AVAILABLE DATA –
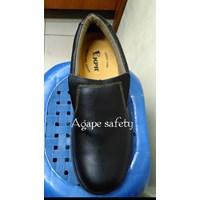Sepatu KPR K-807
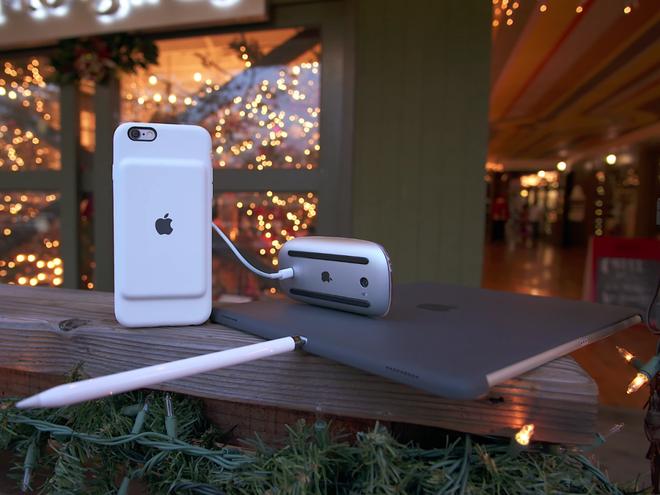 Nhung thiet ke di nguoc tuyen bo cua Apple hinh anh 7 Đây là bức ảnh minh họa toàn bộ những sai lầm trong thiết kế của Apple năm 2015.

==

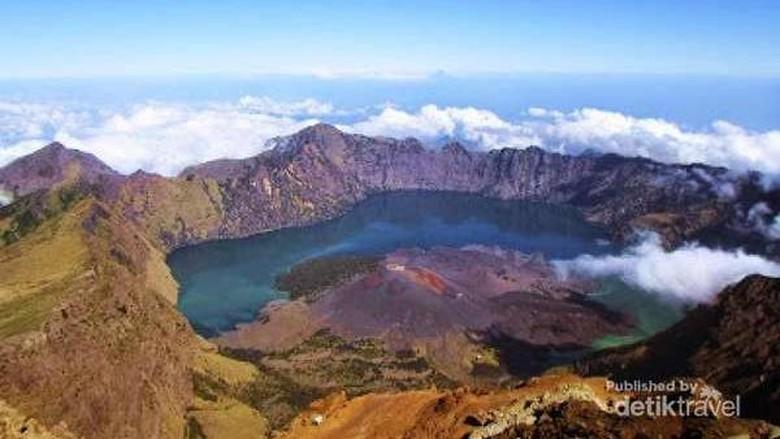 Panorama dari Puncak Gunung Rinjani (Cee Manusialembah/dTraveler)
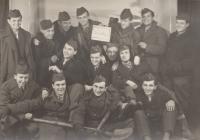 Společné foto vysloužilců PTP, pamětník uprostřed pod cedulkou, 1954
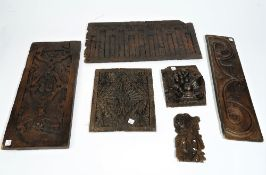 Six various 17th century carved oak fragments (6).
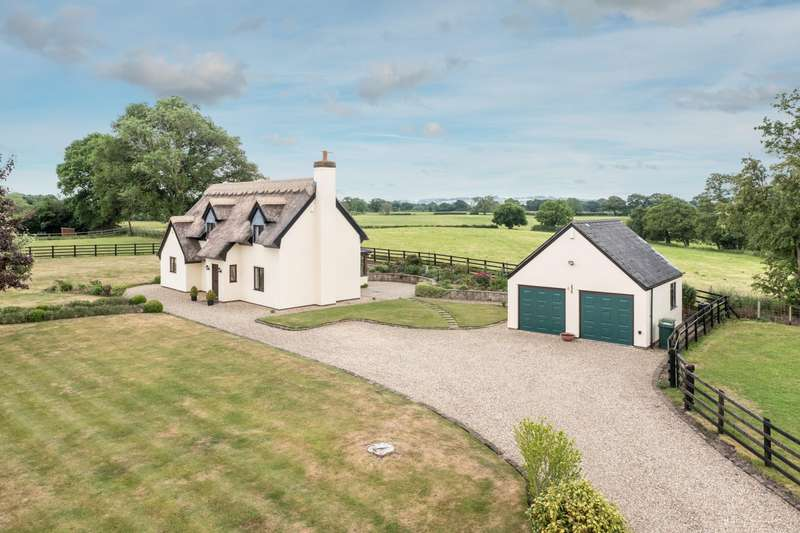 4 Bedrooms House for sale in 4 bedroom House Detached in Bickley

...

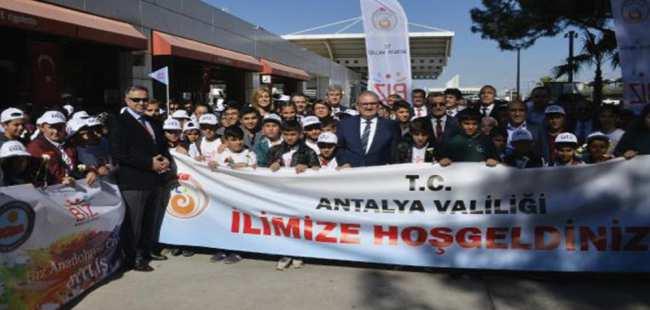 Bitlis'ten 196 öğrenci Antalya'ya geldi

ABOUT THIS TASK –
Reproduce exactly, with no pictures, the lines above from the one holding "Společné foto vysloužilců" to the one holding "4 Bedrooms House", inclusive.

TASK RESULT –
 Společné foto vysloužilců PTP, pamětník uprostřed pod cedulkou, 1954
 Six various 17th century carved oak fragments (6).
 4 Bedrooms House for sale in 4 bedroom House Detached in Bickley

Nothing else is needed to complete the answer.